Au-delà de ça, comment juges-tu ton match ?J’ai pris beaucoup de plaisir. Chez nous, les gardiens savent jouer au pied, ça fait partie des caractéristiques que le sélectionneur Luc Holtz recherche pour ce poste. Je n’ai pas peur qu’on me fasse une passe en retrait. Bon, le terrain n’était pas terrible, alors j’ai dû balancer devant plusieurs fois, mais même quand je me faisais presser, j’ai le plus souvent relancé court.
Une première sélection, ça fait peur ?Dans le tunnel, on était à quelques centimètres des joueurs des Pays-Bas. Je me suis dit : « Est-ce que tout ça est bien réel ? Tu vas bien jouer contre Robben ? » Puis il y a eu les hymnes, j’ai eu des frissons et dès que le match a commencé, j’étais dedans. À aucun moment je n’ai eu peur de mal faire. J’avais enlevé toutes les ondes négatives de ma tête. Je me suis dit que si j’étais là, c’est parce que j’avais les qualités qu’il fallait.
Le stade Josy-Barthel était plein. Jouer devant huit mille spectateurs, c’est forcément ton record…

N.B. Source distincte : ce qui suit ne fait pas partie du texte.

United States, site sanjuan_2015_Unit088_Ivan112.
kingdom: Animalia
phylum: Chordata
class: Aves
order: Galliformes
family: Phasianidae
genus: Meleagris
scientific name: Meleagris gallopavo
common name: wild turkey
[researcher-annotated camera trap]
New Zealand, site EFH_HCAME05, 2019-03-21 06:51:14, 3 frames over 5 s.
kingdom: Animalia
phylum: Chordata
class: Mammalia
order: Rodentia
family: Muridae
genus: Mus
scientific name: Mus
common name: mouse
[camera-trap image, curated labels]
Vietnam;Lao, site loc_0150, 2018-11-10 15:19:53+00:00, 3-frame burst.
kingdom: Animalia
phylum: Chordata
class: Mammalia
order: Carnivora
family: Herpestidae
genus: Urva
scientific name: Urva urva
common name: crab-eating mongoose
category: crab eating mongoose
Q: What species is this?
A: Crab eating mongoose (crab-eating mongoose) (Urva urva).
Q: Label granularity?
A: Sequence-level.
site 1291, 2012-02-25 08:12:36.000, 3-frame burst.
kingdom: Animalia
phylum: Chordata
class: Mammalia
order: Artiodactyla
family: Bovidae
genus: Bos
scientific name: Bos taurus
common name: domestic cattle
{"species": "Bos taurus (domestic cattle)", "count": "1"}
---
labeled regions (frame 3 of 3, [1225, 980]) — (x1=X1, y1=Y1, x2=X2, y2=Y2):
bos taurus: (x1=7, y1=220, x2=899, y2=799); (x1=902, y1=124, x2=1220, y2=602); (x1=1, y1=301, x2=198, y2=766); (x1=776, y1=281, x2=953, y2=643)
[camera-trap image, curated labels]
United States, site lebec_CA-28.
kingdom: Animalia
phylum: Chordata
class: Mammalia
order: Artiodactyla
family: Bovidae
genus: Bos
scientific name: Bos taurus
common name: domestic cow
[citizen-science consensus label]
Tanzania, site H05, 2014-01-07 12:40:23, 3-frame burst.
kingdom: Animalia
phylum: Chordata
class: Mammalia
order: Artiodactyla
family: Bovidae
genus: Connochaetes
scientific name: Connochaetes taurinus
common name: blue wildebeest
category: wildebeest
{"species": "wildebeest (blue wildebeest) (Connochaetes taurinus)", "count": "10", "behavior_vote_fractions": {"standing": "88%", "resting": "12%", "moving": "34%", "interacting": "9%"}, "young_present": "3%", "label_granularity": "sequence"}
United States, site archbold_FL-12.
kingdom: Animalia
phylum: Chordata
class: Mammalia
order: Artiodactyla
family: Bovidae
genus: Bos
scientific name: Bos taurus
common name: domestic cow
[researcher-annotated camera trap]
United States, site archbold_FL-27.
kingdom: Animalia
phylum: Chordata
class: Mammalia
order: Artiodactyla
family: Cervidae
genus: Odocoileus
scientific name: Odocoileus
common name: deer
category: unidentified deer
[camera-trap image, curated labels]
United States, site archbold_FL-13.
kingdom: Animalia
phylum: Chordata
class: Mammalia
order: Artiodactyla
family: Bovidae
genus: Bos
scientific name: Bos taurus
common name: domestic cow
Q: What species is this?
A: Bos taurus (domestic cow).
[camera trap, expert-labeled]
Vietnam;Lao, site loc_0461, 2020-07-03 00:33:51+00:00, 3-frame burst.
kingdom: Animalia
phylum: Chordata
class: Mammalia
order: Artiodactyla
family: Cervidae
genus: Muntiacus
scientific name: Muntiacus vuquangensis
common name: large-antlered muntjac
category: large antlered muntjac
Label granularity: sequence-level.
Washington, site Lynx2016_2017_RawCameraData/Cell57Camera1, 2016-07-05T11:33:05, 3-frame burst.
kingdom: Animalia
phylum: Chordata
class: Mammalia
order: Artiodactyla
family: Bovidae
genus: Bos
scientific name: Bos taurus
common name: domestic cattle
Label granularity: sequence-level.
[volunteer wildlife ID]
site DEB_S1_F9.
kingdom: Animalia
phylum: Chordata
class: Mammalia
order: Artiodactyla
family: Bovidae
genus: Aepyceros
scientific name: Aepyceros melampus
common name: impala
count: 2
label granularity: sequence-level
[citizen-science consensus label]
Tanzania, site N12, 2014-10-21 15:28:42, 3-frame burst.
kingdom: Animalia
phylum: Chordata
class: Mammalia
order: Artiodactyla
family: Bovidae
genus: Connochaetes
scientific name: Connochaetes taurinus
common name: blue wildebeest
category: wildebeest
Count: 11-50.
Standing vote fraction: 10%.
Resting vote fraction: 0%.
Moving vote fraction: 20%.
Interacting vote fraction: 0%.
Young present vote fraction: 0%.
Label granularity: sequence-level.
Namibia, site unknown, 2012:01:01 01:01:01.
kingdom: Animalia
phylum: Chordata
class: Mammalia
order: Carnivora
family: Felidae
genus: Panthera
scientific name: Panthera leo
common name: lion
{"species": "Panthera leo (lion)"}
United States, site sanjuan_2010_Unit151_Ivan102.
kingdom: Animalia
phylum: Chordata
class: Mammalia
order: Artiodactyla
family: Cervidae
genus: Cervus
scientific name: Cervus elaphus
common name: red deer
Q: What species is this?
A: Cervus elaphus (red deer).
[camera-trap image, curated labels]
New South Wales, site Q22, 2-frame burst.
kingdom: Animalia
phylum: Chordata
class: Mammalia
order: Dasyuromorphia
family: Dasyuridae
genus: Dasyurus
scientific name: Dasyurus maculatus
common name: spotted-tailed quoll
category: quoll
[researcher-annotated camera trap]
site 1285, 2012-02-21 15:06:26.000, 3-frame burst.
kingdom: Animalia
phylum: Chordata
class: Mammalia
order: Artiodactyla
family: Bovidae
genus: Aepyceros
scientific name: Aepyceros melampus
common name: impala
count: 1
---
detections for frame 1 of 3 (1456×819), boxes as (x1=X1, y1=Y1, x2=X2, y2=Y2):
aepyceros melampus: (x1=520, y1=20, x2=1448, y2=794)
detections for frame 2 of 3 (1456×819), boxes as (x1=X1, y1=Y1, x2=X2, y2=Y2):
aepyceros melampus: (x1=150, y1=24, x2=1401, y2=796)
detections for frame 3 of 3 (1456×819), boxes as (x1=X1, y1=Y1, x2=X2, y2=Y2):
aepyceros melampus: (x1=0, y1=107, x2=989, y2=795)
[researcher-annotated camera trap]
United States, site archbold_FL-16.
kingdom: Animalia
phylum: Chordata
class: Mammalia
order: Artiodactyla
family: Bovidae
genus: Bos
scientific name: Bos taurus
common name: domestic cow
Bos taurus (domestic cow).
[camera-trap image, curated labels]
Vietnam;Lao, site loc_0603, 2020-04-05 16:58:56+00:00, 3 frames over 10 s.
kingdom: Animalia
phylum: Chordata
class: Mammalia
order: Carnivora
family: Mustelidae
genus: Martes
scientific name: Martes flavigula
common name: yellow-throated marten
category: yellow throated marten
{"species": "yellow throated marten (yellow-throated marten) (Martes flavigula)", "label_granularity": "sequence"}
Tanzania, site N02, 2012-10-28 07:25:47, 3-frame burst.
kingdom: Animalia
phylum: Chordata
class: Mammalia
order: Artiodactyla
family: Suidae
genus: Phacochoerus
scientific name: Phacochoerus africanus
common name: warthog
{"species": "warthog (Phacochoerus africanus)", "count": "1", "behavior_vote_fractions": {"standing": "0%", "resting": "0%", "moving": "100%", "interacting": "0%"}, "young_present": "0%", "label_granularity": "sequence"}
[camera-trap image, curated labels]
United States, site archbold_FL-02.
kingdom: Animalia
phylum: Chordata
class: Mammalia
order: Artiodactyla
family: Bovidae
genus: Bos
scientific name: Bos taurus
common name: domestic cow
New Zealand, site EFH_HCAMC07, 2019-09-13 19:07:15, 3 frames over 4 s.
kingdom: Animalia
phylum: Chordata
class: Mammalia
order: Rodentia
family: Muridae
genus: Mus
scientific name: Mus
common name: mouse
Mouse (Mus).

Oui. Jusqu’ici, j’avais joué au maximum devant huit cents personnes. C’était à Mertzig, en finale de Coupe FLF, une coupe qui concerne les clubs des D3, D4 et D5 luxembourgeoises. Avec Norden 02, on avait battu Bissen 3-1, c’était un bon moment.
À la fin du match, tu as échangé ton maillot avec Maarten Stekelenburg. Qu’est-ce que vous vous êtes dit ?Il m’a dit que j’avais fait un bon match, et moi, je lui ai souhaité bonne chance pour la suite. C’est un mec sympa. Ensuite, on a échangé nos maillots dans les vestiaires. J’ai attrapé Robben qui traînait par là. Je lui ai dit que j’étais instituteur et que s’il avait des photos dédicacées, je les voulais bien pour les donner à mes élèves. Il n’avait même pas l’air surpris. Il m’a dit : « Non, désolé ! » Je ne savais plus trop quoi lui dire, alors j’ai lâché un « Bonne soirée » et je suis parti. Il fallait bien que je tente ma chance !
Quand on est supporter du Bayern Munich, prendre un but de Robben, au fond, c’est un peu une fierté ?Je suis surtout déçu qu’on ait perdu ! Et puis son but, il l’a déjà marqué mille fois ! Il est à droite, il repique dans l’axe et il te punit avec son pied gauche. Tu ne peux pas faire grand-chose.
Tu n’as que neuf matchs de BGL Ligue (D1 luxembourgeoise) et a déjà affronté Sneijder et Arjen Robben. Pourquoi tout se déclenche en ce moment pour toi ?Jusqu’à cet été et ma signature à Strassen, je ne connaissais pas la BGL Ligue. Je ne voulais pas y aller, je préférais me concentrer sur mes études. Je ne regrette pas du tout mon choix.
Maintenant que tu as goûté à la sélection, devenir n°1 est un objectif ?Avant le début des éliminatoires, le coach a été très clair : le n°1, c’est Anthony Moris (gardien de Malines, ndlr). Moi, je vais tout faire pour lui rendre la vie dure. J’accepte cette position sans problème. Le 13 novembre 2015, contre la Grèce (victoire 1-0), j’étais sur le banc du Luxembourg pour la première fois de ma vie. C’était déjà fou. Un an plus tard, jour pour jour, je joue contre les Pays-Bas. Et ça, c’est très fou.
Demain, c’est quoi le programme ?J’ai des élèves qui ont neuf-dix ans. En français, on va commencer un chapitre sur la maison, avec essentiellement du vocabulaire. En mathématiques (au Luxembourg, certaines matières, dont les mathématiques, sont enseignées en allemand, ndlr), on attaque les multiplications.